Favouring more intimate ensembles, recent exciting projects included several tours with the Irish Chamber Orchestra, (working with artists such as Jorg Widmann and Kristian Bezuidenhout), and two performances at Huddersfield Contemporary Music Festival ( ‘22 performing Wingform by Barry O’Halpin, with Crash, and returning the following year with Kirkos, to perform twice with self-created works). She also toured, thanks to the National String Quartet Foundation, with the Spero Quartet, Ficino Ensemble, alongside the Vanbrugh, and most recently with the Ora Quartet.
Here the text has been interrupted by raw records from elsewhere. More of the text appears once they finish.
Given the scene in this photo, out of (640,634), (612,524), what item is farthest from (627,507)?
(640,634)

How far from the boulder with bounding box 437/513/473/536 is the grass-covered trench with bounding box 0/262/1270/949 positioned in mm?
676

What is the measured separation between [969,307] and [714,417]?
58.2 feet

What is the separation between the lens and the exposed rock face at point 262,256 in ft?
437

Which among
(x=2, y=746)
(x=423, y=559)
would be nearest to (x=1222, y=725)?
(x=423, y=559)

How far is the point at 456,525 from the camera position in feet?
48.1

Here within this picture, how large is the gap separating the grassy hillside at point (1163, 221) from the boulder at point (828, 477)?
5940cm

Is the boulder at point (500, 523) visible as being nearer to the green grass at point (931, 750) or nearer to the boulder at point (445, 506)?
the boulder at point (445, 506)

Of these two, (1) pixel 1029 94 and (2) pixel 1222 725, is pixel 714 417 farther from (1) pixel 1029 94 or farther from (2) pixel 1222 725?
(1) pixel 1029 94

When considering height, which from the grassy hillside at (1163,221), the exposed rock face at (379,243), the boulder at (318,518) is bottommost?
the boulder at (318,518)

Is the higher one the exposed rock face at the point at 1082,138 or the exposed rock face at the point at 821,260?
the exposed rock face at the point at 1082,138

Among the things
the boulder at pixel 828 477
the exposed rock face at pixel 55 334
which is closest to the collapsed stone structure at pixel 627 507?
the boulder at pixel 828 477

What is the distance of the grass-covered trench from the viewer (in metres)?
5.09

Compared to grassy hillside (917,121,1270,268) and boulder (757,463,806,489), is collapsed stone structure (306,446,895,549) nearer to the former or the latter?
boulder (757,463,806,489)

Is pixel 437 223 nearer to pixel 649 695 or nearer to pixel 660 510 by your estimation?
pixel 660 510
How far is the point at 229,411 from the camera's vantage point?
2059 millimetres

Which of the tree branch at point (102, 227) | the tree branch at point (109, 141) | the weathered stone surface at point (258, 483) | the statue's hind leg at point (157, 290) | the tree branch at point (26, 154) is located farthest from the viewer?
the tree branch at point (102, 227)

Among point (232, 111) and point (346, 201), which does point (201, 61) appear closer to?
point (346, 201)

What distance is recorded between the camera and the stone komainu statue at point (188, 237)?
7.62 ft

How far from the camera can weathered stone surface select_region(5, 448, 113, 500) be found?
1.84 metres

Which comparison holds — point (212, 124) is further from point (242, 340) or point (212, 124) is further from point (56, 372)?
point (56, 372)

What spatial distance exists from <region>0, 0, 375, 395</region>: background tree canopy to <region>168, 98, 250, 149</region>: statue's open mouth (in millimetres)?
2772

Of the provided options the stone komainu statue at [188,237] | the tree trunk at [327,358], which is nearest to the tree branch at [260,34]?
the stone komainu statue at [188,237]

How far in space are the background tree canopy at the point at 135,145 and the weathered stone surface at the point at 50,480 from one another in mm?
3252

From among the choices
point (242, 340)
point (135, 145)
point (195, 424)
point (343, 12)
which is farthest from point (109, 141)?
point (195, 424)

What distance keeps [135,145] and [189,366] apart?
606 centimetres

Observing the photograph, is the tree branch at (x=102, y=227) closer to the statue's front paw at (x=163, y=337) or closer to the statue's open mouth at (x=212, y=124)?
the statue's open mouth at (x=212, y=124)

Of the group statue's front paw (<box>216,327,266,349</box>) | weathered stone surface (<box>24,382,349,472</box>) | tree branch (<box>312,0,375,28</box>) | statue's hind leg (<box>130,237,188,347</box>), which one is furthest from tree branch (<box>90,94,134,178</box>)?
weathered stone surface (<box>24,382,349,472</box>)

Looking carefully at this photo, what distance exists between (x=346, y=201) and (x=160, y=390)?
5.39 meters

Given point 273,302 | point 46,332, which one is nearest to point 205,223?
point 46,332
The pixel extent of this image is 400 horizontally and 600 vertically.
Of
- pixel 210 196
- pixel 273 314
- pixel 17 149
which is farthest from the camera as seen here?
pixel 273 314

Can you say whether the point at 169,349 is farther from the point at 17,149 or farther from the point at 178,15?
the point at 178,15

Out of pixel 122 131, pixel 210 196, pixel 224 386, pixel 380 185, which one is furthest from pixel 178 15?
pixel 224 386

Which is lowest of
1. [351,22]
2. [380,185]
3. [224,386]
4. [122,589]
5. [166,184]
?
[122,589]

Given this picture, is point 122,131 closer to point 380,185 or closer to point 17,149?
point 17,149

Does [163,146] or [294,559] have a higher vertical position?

Other artists she has collaborated and performed with include: Bell X1, Caimin Gilmore, Kojaque, Anna Meredith, Welsh National Opera, Evlana, Southbank Sinfonia, Musici Ireland and Bastard Assignments.
Yseult has been a member Kirkos since 2013 and has performed countless premieres, including many solo cello works. She is an experienced improviser, and has worked closely with Andy Ingamells, Lina Adonovska, John Godfrey and Nick Roth. In 2022 Kirkos commissioned her to co-write and perform a large-scale cross-disciplinary work taking place in Phoenix Park. She is also the recipient of an Agility Award to develop her skills in historically-informed performance, and in her spare time likes drawing, grumbling, eating and hanging out with her cat.
Paul is also a composer himself. His work, which is often humorous, ambitious, and chaotic, is multidisciplinary and uses elements of theatre and performance art as well as video and lighting. He was the CMC's emerging composer for 2022-2023 and is in receipt of an Arts Council Bursary Award to develop his practice. More info about his work here: www.paulscully.net
Alongside this work, Alice is a freelance producer, curator and DJ. She has worked for various art institutions in Dublin as well as Amsterdam and New York such as Temple Bar Gallery + Studios, IMMA, De Appel and Paula Cooper Gallery, and produces for a selection of theatre, film and art projects. Her curatorial practice is funded by the Arts Council and has involved working with emerging, DIY and multidisciplinary artists to create fun, engaging and pedagogical experiences for young people and audiences. She can be found performing regularly as a DJ at venues around the country, and monthly on dublin digital radio.
Alongside their work for Kirkos, Isabella is a designer, multi‑disciplinary artist and researcher, working across experimental publishing, writing, sculpture, and mixed‑media installation.
Her practice focuses on issues related to the body, the human, identity and materiality, and explores the use of methodologies derived from graphic design in contemporary art‑making.